*Written problem 1:*
Answer these questions using the passage on spectral estimate uncertainty.
(a) What two major factors dictate the uncertainty of the spectral estimate?
(b) Compared to which estimates do the spectral estimates often suffer a much larger estimation error?
(c) Does the random sub-sampling effect go away when the noise vanishes?
*Written problem 2:* Reproduce verbatim the portion of the passage on spectral estimate uncertainty that begins at the words "In words, two" and stops after the words "most desirable option.".

*Selected excerpt:*
In words, two major factors dictate the uncertainty of the spectral estimate: (1) the additive Gaussian noise (cf. the 1st term on the right-hand side of (3.42)), and (2) random sub-sampling (in particular, the randomness incurred by employing the sub-sampled $\mathcal{P}_{\Omega}(\bm{x}^{\star}\bm{x}^{\star\top})/p$ to approximate the truth $\bm{x}^{\star}\bm{x}^{\star\top}$ ). Given that the random sub-sampling effect cannot be ignored at all, the spectral estimates often suffer from a much larger estimation error (and hence a higher degree of uncertainty) compared to either the convex or the nonconvex estimates. In truth, this random sub-sampling effect does not go away even when the noise vanishes. Consequently, uncertainty quantification based on the spectral estimates may not be the most desirable option.

*Dataset excerpts:*
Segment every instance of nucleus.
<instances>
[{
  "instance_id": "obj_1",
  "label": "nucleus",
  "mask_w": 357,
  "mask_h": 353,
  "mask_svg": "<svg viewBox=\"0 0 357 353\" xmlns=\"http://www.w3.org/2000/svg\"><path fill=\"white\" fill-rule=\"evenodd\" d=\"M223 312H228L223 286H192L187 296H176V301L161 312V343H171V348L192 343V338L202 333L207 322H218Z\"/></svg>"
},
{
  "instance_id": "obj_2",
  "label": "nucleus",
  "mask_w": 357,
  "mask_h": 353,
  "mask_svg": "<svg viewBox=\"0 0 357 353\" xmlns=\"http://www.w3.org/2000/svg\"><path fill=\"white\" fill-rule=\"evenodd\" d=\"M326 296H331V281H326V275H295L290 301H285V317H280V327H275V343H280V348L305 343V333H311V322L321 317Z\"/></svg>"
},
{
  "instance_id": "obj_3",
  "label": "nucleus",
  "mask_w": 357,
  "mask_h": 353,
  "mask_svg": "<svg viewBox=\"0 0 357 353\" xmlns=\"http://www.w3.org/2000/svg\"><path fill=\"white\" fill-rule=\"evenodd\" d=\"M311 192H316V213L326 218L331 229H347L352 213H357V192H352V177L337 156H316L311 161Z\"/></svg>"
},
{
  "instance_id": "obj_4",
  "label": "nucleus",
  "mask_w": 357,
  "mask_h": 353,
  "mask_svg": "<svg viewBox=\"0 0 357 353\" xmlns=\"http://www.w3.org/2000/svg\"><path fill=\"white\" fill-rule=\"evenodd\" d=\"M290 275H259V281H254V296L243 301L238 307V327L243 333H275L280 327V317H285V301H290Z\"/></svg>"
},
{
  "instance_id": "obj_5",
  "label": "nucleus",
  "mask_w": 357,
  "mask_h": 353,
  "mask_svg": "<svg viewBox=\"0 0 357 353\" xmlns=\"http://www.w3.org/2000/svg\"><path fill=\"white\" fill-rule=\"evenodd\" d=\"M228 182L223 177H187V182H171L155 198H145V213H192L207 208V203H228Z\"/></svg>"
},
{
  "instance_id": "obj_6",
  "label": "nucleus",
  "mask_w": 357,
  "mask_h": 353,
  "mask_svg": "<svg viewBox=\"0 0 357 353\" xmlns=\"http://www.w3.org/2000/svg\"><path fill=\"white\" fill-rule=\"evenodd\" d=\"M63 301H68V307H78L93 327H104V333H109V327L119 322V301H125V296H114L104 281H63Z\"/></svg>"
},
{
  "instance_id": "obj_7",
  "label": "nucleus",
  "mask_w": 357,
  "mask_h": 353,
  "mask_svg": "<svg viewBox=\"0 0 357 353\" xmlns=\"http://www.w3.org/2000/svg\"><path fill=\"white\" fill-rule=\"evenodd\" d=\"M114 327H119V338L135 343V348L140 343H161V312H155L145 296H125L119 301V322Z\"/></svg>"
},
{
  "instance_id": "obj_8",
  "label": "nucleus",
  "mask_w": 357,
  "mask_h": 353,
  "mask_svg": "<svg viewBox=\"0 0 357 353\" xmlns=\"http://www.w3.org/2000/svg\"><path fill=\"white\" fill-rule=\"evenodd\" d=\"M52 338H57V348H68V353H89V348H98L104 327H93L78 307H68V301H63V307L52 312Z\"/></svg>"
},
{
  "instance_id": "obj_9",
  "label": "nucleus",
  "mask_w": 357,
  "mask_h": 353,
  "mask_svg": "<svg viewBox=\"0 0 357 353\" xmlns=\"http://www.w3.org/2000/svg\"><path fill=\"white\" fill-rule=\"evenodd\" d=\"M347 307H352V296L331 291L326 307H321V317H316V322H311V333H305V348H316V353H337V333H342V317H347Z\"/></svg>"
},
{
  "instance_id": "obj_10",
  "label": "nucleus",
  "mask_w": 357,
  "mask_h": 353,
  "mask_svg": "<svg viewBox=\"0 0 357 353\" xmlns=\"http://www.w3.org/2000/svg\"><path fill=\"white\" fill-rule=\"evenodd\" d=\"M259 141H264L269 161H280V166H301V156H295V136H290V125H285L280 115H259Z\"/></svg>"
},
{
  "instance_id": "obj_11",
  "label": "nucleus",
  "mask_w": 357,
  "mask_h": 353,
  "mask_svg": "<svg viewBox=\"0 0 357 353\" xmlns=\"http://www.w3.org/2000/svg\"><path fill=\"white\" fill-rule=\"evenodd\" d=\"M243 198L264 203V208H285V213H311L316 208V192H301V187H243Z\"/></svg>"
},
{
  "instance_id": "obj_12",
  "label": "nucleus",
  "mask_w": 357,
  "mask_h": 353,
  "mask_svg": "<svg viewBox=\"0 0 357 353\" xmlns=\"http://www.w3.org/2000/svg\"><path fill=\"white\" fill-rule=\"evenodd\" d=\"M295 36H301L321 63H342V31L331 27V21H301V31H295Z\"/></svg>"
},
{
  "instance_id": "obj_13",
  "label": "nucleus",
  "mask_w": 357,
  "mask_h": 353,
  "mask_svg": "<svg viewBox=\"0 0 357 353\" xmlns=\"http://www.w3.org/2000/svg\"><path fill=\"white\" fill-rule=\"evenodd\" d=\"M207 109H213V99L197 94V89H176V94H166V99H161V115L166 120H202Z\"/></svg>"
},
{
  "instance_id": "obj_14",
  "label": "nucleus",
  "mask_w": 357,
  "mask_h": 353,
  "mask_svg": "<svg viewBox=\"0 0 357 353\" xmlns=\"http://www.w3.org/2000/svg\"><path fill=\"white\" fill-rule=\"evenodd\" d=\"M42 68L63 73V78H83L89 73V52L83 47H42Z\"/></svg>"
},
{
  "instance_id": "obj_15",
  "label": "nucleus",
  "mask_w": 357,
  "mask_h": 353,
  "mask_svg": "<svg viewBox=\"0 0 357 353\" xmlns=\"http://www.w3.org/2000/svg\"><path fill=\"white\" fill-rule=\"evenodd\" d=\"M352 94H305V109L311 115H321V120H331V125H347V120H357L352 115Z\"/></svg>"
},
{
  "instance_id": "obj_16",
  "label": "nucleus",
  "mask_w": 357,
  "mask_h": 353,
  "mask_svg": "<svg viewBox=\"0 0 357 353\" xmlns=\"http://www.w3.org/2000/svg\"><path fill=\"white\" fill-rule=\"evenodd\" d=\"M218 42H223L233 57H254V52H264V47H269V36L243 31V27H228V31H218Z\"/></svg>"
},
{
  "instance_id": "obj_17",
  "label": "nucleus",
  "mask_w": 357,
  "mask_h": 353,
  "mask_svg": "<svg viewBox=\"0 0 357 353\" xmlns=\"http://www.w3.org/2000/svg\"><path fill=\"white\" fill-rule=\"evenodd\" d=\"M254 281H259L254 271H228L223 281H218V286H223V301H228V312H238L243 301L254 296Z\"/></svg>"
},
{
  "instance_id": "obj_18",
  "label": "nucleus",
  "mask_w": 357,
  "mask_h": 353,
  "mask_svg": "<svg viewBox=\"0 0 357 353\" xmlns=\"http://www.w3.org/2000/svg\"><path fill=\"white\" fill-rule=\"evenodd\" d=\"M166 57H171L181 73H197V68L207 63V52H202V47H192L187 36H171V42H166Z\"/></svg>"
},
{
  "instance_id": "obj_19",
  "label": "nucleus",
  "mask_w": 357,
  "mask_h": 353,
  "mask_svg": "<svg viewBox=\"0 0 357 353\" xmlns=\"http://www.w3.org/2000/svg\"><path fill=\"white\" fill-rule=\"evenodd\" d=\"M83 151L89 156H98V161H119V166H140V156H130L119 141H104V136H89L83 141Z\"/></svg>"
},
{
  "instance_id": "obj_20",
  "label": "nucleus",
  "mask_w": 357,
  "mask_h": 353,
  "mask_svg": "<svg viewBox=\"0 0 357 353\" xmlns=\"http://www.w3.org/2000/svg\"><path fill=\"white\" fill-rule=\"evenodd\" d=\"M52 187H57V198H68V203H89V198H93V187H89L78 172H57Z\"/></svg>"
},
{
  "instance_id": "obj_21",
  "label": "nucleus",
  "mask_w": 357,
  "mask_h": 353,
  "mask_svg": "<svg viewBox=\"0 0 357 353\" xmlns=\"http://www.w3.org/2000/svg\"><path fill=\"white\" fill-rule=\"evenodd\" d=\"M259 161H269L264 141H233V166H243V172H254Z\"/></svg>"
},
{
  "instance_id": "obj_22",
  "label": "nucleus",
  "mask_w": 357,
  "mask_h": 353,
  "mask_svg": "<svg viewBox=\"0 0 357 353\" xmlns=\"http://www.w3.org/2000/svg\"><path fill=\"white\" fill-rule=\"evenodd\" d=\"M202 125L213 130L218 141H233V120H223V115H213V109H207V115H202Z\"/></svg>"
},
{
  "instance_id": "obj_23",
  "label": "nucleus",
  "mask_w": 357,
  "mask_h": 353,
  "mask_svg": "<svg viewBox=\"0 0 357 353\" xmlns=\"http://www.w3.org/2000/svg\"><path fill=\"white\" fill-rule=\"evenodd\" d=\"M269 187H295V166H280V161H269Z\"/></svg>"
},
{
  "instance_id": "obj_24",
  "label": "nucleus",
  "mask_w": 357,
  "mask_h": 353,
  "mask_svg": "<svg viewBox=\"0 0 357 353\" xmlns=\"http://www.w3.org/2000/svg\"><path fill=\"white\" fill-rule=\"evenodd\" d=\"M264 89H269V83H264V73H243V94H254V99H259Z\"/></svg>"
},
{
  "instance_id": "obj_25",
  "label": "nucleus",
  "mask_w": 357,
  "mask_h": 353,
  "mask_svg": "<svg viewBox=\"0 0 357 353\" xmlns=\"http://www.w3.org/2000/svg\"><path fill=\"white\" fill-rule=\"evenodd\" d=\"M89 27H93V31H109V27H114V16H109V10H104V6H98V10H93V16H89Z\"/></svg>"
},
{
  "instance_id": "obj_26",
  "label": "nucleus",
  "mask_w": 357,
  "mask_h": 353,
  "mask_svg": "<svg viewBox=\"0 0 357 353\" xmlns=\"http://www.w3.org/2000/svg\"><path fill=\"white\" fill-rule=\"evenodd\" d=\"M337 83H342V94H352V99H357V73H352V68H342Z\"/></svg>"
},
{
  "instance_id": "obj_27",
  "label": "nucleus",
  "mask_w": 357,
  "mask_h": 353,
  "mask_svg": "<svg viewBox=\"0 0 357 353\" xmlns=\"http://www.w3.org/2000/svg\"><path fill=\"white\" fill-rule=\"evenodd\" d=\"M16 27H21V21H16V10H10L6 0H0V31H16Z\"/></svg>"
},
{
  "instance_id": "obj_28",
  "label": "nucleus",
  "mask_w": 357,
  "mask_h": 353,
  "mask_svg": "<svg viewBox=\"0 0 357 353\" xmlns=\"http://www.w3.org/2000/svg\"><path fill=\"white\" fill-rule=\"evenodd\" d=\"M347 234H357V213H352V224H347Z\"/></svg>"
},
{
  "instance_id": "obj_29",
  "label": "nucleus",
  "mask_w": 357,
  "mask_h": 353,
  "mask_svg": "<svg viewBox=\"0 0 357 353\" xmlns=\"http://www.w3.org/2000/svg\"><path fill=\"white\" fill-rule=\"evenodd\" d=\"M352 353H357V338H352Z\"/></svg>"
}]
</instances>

*Final result 1:*
(a) The additive Gaussian noise and random sub-sampling.
(b) The convex and the nonconvex estimates.
(c) No.

*Final result 2:*
In words, two major factors dictate the uncertainty of the spectral estimate: (1) the additive Gaussian noise (cf. the 1st term on the right-hand side of (3.42)), and (2) random sub-sampling (in particular, the randomness incurred by employing the sub-sampled $\mathcal{P}_{\Omega}(\bm{x}^{\star}\bm{x}^{\star\top})/p$ to approximate the truth $\bm{x}^{\star}\bm{x}^{\star\top}$ ). Given that the random sub-sampling effect cannot be ignored at all, the spectral estimates often suffer from a much larger estimation error (and hence a higher degree of uncertainty) compared to either the convex or the nonconvex estimates. In truth, this random sub-sampling effect does not go away even when the noise vanishes. Consequently, uncertainty quantification based on the spectral estimates may not be the most desirable option.